**SUPPLIED ENTRIES**
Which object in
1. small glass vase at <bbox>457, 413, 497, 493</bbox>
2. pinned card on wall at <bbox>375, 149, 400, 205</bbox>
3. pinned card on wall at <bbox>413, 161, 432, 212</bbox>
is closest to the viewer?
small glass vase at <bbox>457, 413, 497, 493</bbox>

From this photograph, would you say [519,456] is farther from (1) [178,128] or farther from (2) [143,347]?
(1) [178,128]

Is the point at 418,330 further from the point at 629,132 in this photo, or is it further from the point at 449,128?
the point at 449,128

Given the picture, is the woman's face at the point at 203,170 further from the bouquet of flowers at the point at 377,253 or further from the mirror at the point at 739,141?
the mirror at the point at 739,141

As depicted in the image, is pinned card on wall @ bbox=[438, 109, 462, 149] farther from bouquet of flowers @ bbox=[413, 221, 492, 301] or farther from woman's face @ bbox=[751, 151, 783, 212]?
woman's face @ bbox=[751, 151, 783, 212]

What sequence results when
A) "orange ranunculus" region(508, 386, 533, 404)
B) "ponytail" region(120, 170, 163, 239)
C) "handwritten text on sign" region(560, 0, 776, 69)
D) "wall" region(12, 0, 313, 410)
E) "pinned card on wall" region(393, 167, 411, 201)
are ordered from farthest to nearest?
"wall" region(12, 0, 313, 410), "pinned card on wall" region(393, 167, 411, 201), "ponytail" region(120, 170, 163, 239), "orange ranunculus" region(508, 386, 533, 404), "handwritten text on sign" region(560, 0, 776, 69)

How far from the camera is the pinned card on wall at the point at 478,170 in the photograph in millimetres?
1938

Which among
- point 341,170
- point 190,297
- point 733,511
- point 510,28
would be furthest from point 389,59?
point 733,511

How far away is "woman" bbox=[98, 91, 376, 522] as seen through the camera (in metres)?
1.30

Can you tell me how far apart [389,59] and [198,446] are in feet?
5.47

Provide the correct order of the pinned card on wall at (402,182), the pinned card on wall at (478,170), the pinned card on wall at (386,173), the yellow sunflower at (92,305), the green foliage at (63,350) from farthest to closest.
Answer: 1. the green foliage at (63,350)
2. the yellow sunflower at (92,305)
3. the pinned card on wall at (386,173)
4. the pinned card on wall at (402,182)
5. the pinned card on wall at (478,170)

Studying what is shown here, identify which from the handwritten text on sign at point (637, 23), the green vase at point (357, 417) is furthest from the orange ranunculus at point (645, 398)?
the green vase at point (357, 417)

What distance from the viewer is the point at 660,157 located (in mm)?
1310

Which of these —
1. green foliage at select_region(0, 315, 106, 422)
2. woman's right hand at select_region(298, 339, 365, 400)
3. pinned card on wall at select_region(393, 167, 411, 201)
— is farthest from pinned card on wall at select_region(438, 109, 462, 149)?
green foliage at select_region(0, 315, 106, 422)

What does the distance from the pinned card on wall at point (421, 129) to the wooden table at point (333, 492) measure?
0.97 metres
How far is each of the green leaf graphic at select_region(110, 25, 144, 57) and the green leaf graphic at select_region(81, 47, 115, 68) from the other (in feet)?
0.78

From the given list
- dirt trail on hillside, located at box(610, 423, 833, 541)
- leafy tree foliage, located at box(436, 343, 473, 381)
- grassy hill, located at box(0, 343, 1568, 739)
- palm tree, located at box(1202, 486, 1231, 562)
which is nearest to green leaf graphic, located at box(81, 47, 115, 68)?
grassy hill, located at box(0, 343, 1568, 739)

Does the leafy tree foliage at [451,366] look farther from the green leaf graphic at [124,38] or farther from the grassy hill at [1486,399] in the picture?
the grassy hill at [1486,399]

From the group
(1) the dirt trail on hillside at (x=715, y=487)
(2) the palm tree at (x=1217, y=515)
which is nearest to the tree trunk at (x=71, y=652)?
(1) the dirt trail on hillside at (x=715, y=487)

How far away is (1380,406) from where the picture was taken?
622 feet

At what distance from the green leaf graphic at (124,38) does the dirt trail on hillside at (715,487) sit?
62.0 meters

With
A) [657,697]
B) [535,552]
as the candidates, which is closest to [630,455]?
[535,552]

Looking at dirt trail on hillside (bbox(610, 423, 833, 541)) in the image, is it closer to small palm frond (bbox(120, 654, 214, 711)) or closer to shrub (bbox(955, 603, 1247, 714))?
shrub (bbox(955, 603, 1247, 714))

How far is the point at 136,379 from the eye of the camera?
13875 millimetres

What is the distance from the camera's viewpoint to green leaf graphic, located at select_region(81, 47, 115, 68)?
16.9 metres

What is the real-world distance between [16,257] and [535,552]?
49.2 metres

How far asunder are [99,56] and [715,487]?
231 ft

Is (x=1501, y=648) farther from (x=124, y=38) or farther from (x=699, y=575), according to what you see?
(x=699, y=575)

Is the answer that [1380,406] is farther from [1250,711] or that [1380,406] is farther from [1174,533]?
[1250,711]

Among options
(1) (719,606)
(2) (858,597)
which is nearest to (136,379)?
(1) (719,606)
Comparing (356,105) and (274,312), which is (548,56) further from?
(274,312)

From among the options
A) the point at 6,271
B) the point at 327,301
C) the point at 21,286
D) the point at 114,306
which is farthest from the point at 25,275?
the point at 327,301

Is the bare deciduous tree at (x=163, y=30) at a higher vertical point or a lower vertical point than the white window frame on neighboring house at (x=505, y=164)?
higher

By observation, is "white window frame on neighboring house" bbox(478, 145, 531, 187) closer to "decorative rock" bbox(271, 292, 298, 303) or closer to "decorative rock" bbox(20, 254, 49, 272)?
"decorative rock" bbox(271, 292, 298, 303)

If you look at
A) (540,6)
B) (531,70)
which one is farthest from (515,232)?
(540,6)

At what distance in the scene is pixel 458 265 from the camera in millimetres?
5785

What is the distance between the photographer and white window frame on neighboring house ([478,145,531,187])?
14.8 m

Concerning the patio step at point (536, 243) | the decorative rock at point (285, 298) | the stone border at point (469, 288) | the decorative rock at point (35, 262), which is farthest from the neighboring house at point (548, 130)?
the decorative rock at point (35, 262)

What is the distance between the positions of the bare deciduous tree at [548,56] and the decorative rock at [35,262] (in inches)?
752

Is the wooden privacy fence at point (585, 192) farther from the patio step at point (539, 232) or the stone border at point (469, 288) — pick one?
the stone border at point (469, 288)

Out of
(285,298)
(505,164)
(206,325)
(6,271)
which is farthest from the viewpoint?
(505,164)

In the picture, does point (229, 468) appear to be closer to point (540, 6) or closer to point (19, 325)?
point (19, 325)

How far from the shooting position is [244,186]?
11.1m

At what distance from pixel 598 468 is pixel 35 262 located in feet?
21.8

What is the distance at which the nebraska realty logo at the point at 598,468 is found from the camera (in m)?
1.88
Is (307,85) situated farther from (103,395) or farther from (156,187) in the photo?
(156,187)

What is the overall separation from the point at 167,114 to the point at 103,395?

**TASK**
Extract all of the data shown above without alteration.

**WORKED ANSWER**
Which object in
1. small glass vase at <bbox>457, 413, 497, 493</bbox>
2. pinned card on wall at <bbox>375, 149, 400, 205</bbox>
3. pinned card on wall at <bbox>413, 161, 432, 212</bbox>
is closest to the viewer?
small glass vase at <bbox>457, 413, 497, 493</bbox>

From this photograph, would you say [519,456] is farther from (1) [178,128] or farther from (2) [143,347]?
(1) [178,128]

Is the point at 418,330 further from the point at 629,132 in this photo, or is it further from the point at 449,128?
the point at 449,128

Given the picture, is the woman's face at the point at 203,170 further from the bouquet of flowers at the point at 377,253 or further from the mirror at the point at 739,141?
the mirror at the point at 739,141

As depicted in the image, is pinned card on wall @ bbox=[438, 109, 462, 149] farther from bouquet of flowers @ bbox=[413, 221, 492, 301] or farther from woman's face @ bbox=[751, 151, 783, 212]?
woman's face @ bbox=[751, 151, 783, 212]

What sequence results when
A) "orange ranunculus" region(508, 386, 533, 404)
B) "ponytail" region(120, 170, 163, 239)
C) "handwritten text on sign" region(560, 0, 776, 69)
D) "wall" region(12, 0, 313, 410)
E) "pinned card on wall" region(393, 167, 411, 201)
are ordered from farthest to nearest?
"wall" region(12, 0, 313, 410), "pinned card on wall" region(393, 167, 411, 201), "ponytail" region(120, 170, 163, 239), "orange ranunculus" region(508, 386, 533, 404), "handwritten text on sign" region(560, 0, 776, 69)

How far from the camera is the pinned card on wall at the point at 478,170 in the photograph in millimetres?
1938

Which among
- point 341,170
- point 190,297
- point 733,511
- point 510,28
would be furthest from point 389,59?
point 733,511

How far away is "woman" bbox=[98, 91, 376, 522] as seen through the camera (in metres)?
1.30

Can you tell me how far apart [389,59] and [198,446] are in feet?
5.47

Provide the correct order of the pinned card on wall at (402,182), the pinned card on wall at (478,170), the pinned card on wall at (386,173), the yellow sunflower at (92,305), the green foliage at (63,350) from farthest to closest.
Answer: 1. the green foliage at (63,350)
2. the yellow sunflower at (92,305)
3. the pinned card on wall at (386,173)
4. the pinned card on wall at (402,182)
5. the pinned card on wall at (478,170)

Studying what is shown here, identify which from the handwritten text on sign at point (637, 23), the green vase at point (357, 417) is furthest from the orange ranunculus at point (645, 398)?
the green vase at point (357, 417)

What distance from the viewer is the point at 660,157 located (in mm)?
1310

Which of these —
1. green foliage at select_region(0, 315, 106, 422)
2. woman's right hand at select_region(298, 339, 365, 400)
3. pinned card on wall at select_region(393, 167, 411, 201)
— is farthest from pinned card on wall at select_region(438, 109, 462, 149)?
green foliage at select_region(0, 315, 106, 422)

What does the distance from the pinned card on wall at point (421, 129) to the wooden table at point (333, 492) measure?
0.97 metres
How far is each of the green leaf graphic at select_region(110, 25, 144, 57) and the green leaf graphic at select_region(81, 47, 115, 68) from the other (in feet)?
0.78

From the given list
- dirt trail on hillside, located at box(610, 423, 833, 541)
- leafy tree foliage, located at box(436, 343, 473, 381)
- grassy hill, located at box(0, 343, 1568, 739)
- palm tree, located at box(1202, 486, 1231, 562)
which is nearest to green leaf graphic, located at box(81, 47, 115, 68)?
grassy hill, located at box(0, 343, 1568, 739)

Does the leafy tree foliage at [451,366] look farther from the green leaf graphic at [124,38] or farther from the grassy hill at [1486,399] in the picture?
the grassy hill at [1486,399]

From the group
(1) the dirt trail on hillside at (x=715, y=487)
(2) the palm tree at (x=1217, y=515)
which is nearest to the tree trunk at (x=71, y=652)?
(1) the dirt trail on hillside at (x=715, y=487)

How far away is (1380,406) from where the picture was taken?
622 feet

At what distance from the green leaf graphic at (124,38) does the dirt trail on hillside at (715,487) sit?
62.0 meters

With
A) [657,697]
B) [535,552]
as the candidates, which is closest to [630,455]?
[535,552]

Looking at dirt trail on hillside (bbox(610, 423, 833, 541)) in the image, is it closer to small palm frond (bbox(120, 654, 214, 711)) or closer to shrub (bbox(955, 603, 1247, 714))?
shrub (bbox(955, 603, 1247, 714))

How far is the point at 136,379 from the eye of the camera?
13875 millimetres

What is the distance from the camera's viewpoint to green leaf graphic, located at select_region(81, 47, 115, 68)?
16.9 metres

What is the real-world distance between [16,257] and [535,552]?
49.2 metres

How far asunder are [99,56] and [715,487]?
231 ft

Is (x=1501, y=648) farther from (x=124, y=38) or farther from (x=699, y=575), according to what you see?
(x=699, y=575)

Is the answer that [1380,406] is farther from [1250,711] or that [1380,406] is farther from [1174,533]?
[1250,711]

Among options
(1) (719,606)
(2) (858,597)
which is nearest to (136,379)?
(1) (719,606)
Comparing (356,105) and (274,312), which is (548,56) further from?
(274,312)

From among the options
A) the point at 6,271
B) the point at 327,301
C) the point at 21,286
D) the point at 114,306
which is farthest from the point at 25,275?
the point at 327,301

Is the bare deciduous tree at (x=163, y=30) at a higher vertical point or a lower vertical point than the white window frame on neighboring house at (x=505, y=164)?
higher

By observation, is "white window frame on neighboring house" bbox(478, 145, 531, 187) closer to "decorative rock" bbox(271, 292, 298, 303) or closer to "decorative rock" bbox(20, 254, 49, 272)?
"decorative rock" bbox(271, 292, 298, 303)

If you look at
A) (540,6)
B) (531,70)
which one is farthest from (515,232)?
(540,6)

At what distance in the scene is pixel 458 265 from the camera in millimetres?
5785

What is the distance between the photographer and white window frame on neighboring house ([478,145,531,187])?
14.8 m

Concerning the patio step at point (536, 243) | the decorative rock at point (285, 298) | the stone border at point (469, 288) | the decorative rock at point (35, 262), which is farthest from the neighboring house at point (548, 130)?
the decorative rock at point (35, 262)

What is the distance between the positions of the bare deciduous tree at [548,56] and the decorative rock at [35,262] (in inches)?
752

Is the wooden privacy fence at point (585, 192) farther from the patio step at point (539, 232) or the stone border at point (469, 288) — pick one?
the stone border at point (469, 288)

Out of
(285,298)
(505,164)
(206,325)
(6,271)
which is farthest from the viewpoint?
(505,164)

In the picture, does point (229, 468) appear to be closer to point (540, 6) or closer to point (19, 325)?
point (19, 325)

How far from the shooting position is [244,186]?
11.1m

At what distance from pixel 598 468 is pixel 35 262 located in feet?
21.8

What is the distance at which the nebraska realty logo at the point at 598,468 is found from the camera (in m)?
1.88
Is (307,85) situated farther from (103,395) or farther from (156,187) in the photo?
(156,187)

What is the overall separation from the point at 167,114 to the point at 103,395?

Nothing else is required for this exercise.